Wedding Make-Up Requires Special Care – If there’s one time a woman doesn’t want to look “painted,” it’s on her wedding day. And, that’s the one day she’s likely to look just that way if she’s not careful. In the first place, white is a difficult color to wear. Ivory is somewhat easier. In her desire to look her best, the bride is likely to listen to well-wishers whose advice may be good for others, but may be just the wrong thing for her. These pointers may help a bride steer clear of bad advice. Don’t try any hair tints or tricky hair arrangements. When you get your hair fixed get a good thorough brushing and a shampoo you have tested by experience. If you have worn your hair up, and it flatters you that way, better use some hair lacquer to keep the strands from straying. Don’t wear too much rouge.
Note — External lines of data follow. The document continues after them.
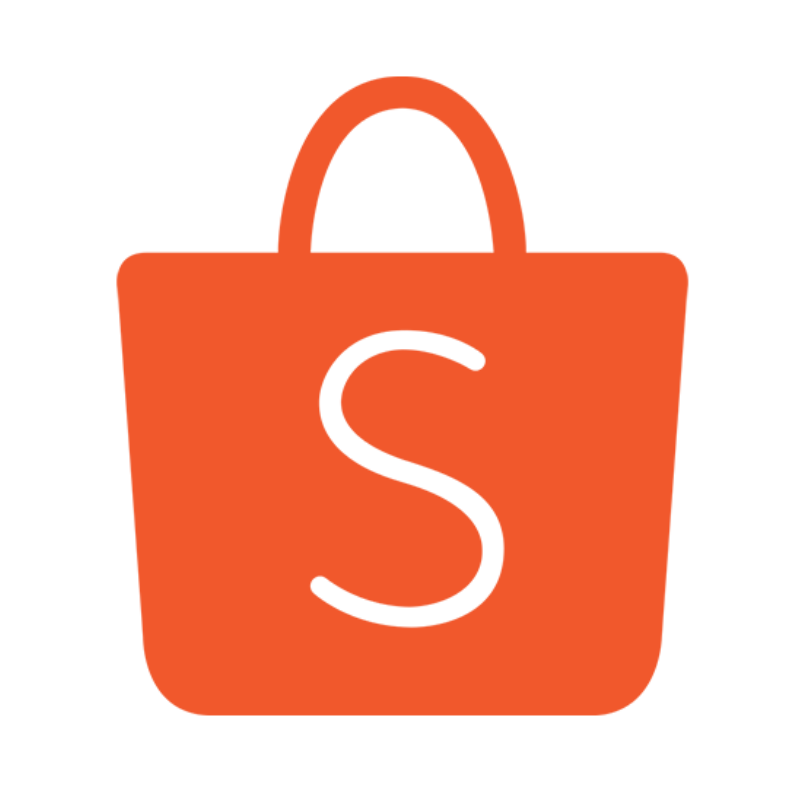 youtube radioqu bogor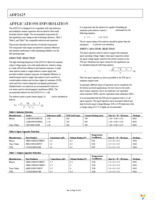 ADP2125BCDZ-1.26R7 Page 12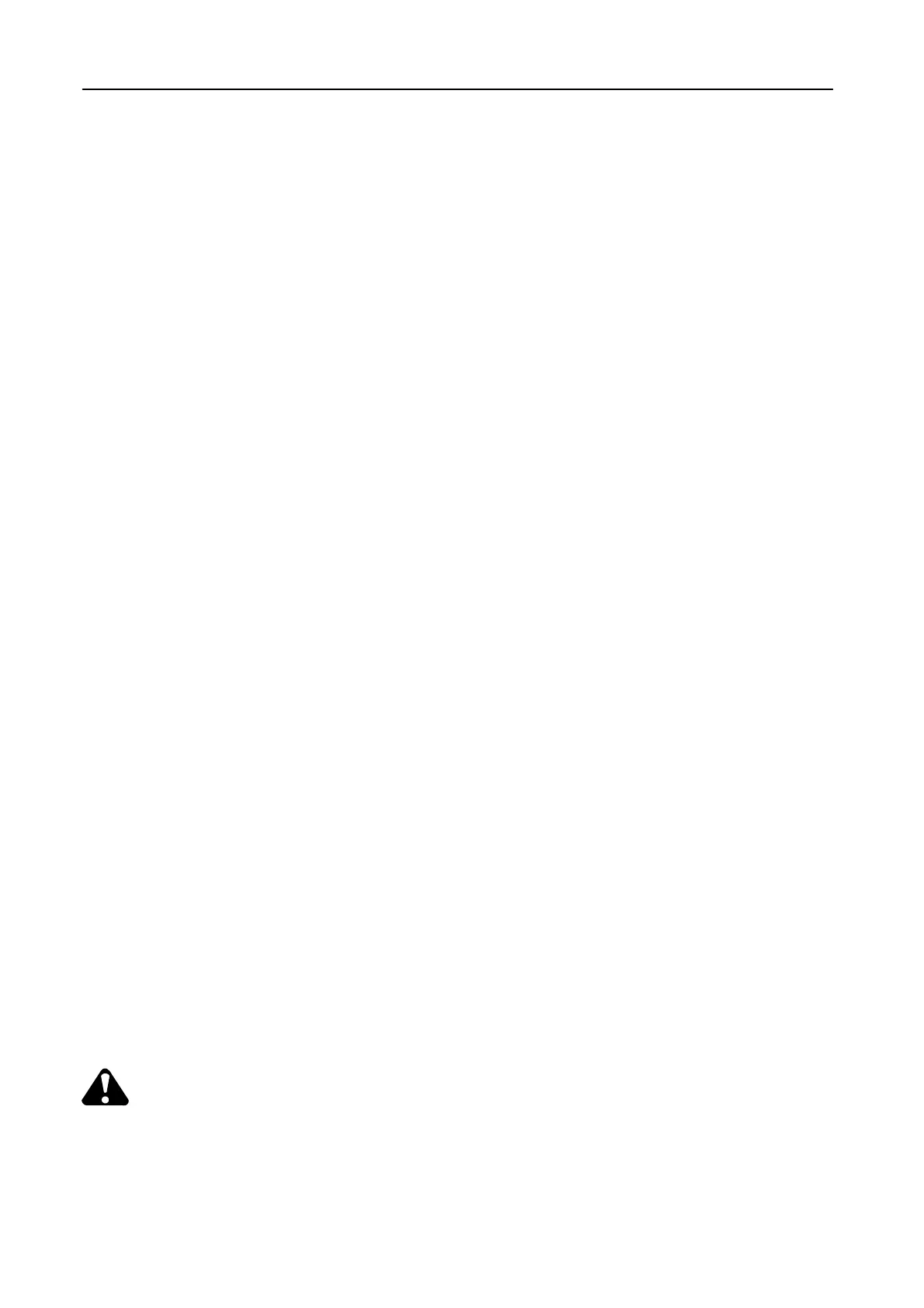 Page #114 background image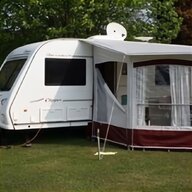 bradcot porch awning for sale
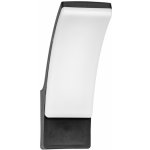 Ecolite ZLM7002-CR – Hledejceny.cz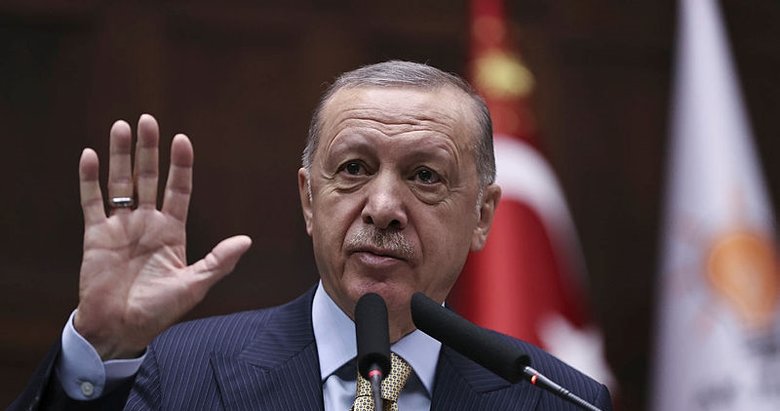 Tel Rıfat ve Münbiç’i terörden temizliyoruz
A tiny bit of paste rouge is all right. Powder rouge is likely to rub off when people start kissing the bride. Don’t wear powder that is too light. You don’t want to look like a ghost. Don’t use mascara or eye shadow too much. Don’t wear bright nail polishes.

June 1939


A fuller understanding of the problems and importance of the dairy industry in Otsego County was gained by 27 local business men who toured four area farms. The tour took Chamber of Commerce members on farms operated by Lowell S. Huntington and Sons, Westford; Lawrence D. Hansen, South Valley; Owen Fassett and Sons, East Springfield, and Mrs. Gertrude Low and Son, Milford. The four farms toured were labeled “model farms” by Otsego County Agriculture Agent Dale Brown and displayed the most modern in farm equipment. Sizes of herds ranged from 32 milking cows on the Lawrence D. Hansen farm to 66 on the farm operated by Mr. Huntington and his sons.

June 1959


Minor league baseball returns to Oneonta’s Damaschke Field tonight with a new team, a new manager and a new mascot. The area’s much-loved Yankees farm team of years past will be visitors from Staten Island, facing Oneonta’s new team in the New York Penn League – the Oneonta Tigers in their first game. Sam Nader, president of the Oneonta Athletic Club, hopes that 1,500 to 2,000 fans will be on hand tonight to welcome the Tigers. Tickets are $4 for adults and $3 for children age 15 or younger. Nader said there will be fourteen sponsored games this season as in years past.

June 1999


Oneonta resident Del Anthony is the new owner of an adult football team formerly known as the Oneonta Stallions. Don Stanton, Sr. was extradited from the Otsego County jail on May 26 to face felony theft charges in Harrison, Arkansas. Despite Stanton’s arrest and his failure to secure a home field for the 2009 Regional American Football League season, the Stallions continued to meet at Fortin Park in the Town of Oneonta for regularly scheduled practices. “We all had a dream,” said Anthony who joined the Stallions in their infancy last summer as a coach. “I had a dream to coach. It’s a dream come true.”